• **Dataset content**:
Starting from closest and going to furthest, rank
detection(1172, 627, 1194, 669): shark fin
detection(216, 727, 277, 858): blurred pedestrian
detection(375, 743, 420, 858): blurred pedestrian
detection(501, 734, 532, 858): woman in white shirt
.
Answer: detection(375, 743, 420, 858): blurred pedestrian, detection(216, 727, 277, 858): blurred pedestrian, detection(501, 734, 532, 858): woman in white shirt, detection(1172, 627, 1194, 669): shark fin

• **Instruction**: Reproduce the listing above word for word, from its first line through its last.

• **Response**:
Starting from closest and going to furthest, rank
detection(1172, 627, 1194, 669): shark fin
detection(216, 727, 277, 858): blurred pedestrian
detection(375, 743, 420, 858): blurred pedestrian
detection(501, 734, 532, 858): woman in white shirt
.
Answer: detection(375, 743, 420, 858): blurred pedestrian, detection(216, 727, 277, 858): blurred pedestrian, detection(501, 734, 532, 858): woman in white shirt, detection(1172, 627, 1194, 669): shark fin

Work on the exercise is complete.